Daily Bugle (TryHackMe) write up

The first step in checking the open ports on an IP address is crucial for network system analysis.

We will see the open ports, one of which is the HTTP port. Therefore, access the IP address through a browser.

When accessing the web server, you will find the answer to the question ‘Who robbed the bank?’

The next step is to use gobuster to brute-force and find any hidden paths.

Here are some interesting paths you might come across, like /robots.txt and /administrator.

the /robots.txt file helps manage who can access different parts of the site, while /administrator leads to the admin panel, where backend management happens.

When you access the /robots.txt path, you can see which parts of the website have been restricted or disallowed for access. These sections are specified in the file using the Disallow directive

After that, accessing the /administrator path will reveal that the web server is running Joomla

The next step is to use the joomscan command, which is a tool for scanning security vulnerabilities on websites that use the Joomla content management system.

You will find that the web server is running Joomla version 3.7.0. Upon searching the exploit database, it will be revealed that there exists an SQL injection vulnerability that permits the insertion of malicious commands.

The following step involves using the joomblah command to scan for and evaluate vulnerabilities in Joomla-based websites.

The user is a superuser. Both the username and an encrypted password are visible, requiring decryption with John the Ripper.

Return to the /administrator page and input the retrieved username and password.

Next, go to Extensions > Templates > Templates and select Beez3

Select on index.php page to modify the content and replace it with a PHP reverse shell.

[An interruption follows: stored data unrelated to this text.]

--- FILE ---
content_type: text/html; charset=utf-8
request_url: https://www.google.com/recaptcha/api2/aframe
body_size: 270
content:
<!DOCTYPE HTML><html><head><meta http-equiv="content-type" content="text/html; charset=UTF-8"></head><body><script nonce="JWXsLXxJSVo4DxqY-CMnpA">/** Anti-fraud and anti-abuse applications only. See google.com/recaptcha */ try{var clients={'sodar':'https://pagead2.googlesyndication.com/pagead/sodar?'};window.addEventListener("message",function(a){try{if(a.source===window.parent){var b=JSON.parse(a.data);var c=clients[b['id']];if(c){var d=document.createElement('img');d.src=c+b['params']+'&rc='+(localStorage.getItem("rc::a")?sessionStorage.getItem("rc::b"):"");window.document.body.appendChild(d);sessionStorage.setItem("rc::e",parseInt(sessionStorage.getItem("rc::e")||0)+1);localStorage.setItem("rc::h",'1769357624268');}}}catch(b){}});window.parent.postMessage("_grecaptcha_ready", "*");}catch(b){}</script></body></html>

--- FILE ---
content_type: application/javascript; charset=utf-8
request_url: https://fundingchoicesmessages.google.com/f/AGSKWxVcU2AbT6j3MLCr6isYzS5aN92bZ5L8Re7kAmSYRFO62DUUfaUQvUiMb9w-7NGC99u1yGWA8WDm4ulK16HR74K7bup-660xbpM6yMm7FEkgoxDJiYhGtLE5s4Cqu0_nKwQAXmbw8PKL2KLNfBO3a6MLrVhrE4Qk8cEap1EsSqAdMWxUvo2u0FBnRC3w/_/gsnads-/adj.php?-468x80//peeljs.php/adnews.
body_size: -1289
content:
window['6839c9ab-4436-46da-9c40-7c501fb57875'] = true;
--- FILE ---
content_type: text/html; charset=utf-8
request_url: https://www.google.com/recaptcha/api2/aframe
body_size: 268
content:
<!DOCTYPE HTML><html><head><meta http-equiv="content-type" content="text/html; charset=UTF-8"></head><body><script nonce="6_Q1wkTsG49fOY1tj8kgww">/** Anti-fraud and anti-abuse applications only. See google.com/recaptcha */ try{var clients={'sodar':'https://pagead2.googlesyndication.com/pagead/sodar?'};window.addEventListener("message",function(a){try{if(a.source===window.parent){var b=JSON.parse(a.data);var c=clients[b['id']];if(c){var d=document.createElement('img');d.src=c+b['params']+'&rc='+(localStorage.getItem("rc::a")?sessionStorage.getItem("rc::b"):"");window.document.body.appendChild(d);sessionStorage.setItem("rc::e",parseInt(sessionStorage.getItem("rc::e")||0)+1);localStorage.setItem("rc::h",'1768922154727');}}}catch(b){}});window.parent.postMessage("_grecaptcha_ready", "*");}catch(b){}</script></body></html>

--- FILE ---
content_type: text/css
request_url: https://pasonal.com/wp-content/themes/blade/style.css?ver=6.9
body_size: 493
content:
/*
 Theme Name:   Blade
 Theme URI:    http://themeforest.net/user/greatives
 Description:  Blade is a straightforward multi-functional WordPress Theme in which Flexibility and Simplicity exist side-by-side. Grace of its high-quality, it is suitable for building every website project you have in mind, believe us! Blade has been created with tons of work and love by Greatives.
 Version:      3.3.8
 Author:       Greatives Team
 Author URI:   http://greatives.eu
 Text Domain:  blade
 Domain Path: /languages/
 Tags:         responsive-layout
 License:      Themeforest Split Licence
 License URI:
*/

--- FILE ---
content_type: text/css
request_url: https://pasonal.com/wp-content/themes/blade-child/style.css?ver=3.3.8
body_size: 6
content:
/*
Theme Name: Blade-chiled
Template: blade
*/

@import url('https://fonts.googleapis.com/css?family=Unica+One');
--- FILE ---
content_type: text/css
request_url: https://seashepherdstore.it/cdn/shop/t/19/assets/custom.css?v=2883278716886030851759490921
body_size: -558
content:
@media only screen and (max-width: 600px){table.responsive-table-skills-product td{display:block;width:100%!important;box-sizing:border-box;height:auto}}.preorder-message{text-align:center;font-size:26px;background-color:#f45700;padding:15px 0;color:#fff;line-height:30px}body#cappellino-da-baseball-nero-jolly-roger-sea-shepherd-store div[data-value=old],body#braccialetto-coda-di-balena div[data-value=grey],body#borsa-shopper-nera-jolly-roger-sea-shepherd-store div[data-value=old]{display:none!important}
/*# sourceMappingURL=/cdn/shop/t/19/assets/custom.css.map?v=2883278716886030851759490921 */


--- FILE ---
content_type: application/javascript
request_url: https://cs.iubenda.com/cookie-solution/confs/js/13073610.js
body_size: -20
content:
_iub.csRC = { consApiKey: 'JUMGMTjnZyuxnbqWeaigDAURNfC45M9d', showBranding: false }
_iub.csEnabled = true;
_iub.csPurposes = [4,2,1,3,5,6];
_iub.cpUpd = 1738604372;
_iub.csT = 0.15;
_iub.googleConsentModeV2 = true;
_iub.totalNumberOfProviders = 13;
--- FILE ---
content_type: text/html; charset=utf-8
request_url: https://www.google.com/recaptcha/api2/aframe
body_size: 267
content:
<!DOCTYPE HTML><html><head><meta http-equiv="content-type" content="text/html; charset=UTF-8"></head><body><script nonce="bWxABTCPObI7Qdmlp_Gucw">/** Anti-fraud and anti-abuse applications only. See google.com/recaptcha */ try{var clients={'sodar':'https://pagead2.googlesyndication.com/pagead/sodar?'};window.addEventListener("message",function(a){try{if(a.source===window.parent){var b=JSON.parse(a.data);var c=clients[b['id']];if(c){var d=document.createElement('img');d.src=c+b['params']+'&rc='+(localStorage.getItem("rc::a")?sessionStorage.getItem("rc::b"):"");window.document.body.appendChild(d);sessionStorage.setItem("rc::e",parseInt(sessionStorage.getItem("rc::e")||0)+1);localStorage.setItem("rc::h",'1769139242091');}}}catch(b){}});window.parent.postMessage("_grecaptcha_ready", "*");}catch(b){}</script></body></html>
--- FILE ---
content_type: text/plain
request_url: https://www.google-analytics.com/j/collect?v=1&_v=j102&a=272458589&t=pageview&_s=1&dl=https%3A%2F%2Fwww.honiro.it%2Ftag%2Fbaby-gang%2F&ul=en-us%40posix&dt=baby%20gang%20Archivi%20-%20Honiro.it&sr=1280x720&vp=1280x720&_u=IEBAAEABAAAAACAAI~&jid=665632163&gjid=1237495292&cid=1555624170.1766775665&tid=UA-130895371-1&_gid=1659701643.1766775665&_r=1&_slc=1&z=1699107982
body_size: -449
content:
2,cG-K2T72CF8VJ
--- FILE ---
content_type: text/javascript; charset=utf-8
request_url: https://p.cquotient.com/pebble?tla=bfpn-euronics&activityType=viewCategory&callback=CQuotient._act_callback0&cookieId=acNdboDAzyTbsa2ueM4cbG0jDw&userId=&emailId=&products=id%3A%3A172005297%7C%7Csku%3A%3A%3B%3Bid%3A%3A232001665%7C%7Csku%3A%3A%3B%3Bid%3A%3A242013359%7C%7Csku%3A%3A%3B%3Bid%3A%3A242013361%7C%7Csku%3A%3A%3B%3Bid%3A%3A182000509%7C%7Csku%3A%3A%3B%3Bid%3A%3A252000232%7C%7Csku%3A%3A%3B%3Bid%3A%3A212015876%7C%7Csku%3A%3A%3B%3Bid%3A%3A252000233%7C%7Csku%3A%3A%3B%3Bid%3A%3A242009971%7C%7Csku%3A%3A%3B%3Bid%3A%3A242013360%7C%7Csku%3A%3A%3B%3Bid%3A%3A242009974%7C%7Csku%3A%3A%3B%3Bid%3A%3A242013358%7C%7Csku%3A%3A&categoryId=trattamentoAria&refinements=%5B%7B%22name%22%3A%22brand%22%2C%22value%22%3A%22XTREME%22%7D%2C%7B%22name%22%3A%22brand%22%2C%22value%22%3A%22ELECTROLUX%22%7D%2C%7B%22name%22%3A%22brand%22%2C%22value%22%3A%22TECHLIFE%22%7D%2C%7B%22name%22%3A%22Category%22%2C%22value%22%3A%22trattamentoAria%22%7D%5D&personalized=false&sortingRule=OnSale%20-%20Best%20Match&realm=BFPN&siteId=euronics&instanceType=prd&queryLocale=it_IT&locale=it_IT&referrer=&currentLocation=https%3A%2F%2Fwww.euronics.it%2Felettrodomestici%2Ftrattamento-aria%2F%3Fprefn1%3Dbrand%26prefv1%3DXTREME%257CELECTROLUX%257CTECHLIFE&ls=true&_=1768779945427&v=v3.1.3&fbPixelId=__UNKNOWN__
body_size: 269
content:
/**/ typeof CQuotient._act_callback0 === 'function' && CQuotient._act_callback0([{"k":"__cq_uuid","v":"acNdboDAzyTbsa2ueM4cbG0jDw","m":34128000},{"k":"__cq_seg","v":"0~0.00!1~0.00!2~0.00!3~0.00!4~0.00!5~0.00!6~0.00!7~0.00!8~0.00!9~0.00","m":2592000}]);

Afterward, initiate nc (Netcat), save the index.php page, and then select “Template view.”

Once the reverse shell is established, use the whoami command to identify the current user.

Use the command ls -l to display a list of files and directories in the current directory along with additional details such as access permissions, file size, last modification date and time, and file owner.

Go to the directory /var/www/html. This is where website data and files necessary for serving the website are stored.

You will see a file named configuration.php. Use the command cat configuration.php to view the file’s content, and you will find the password for the user jjameson.

Log in using the retrieved password for the user jjameson.

By using the command ‘ls -l’, you can view the file user.txt. And to reveal the flag, use the command cat user.txt.

The command sudo -l lists all commands that a user can execute with sudo privileges, including the actions the user is permitted to perform and which commands can be run without requiring a password.

If you want to gain more access or control, you might be able to exploit the yum command by following the techniques described on the GTFOBins website

Next, use the command whoami to check the current user’s permissions.”

Change the directory to /root and use the command cat root.txt to reveal the flag.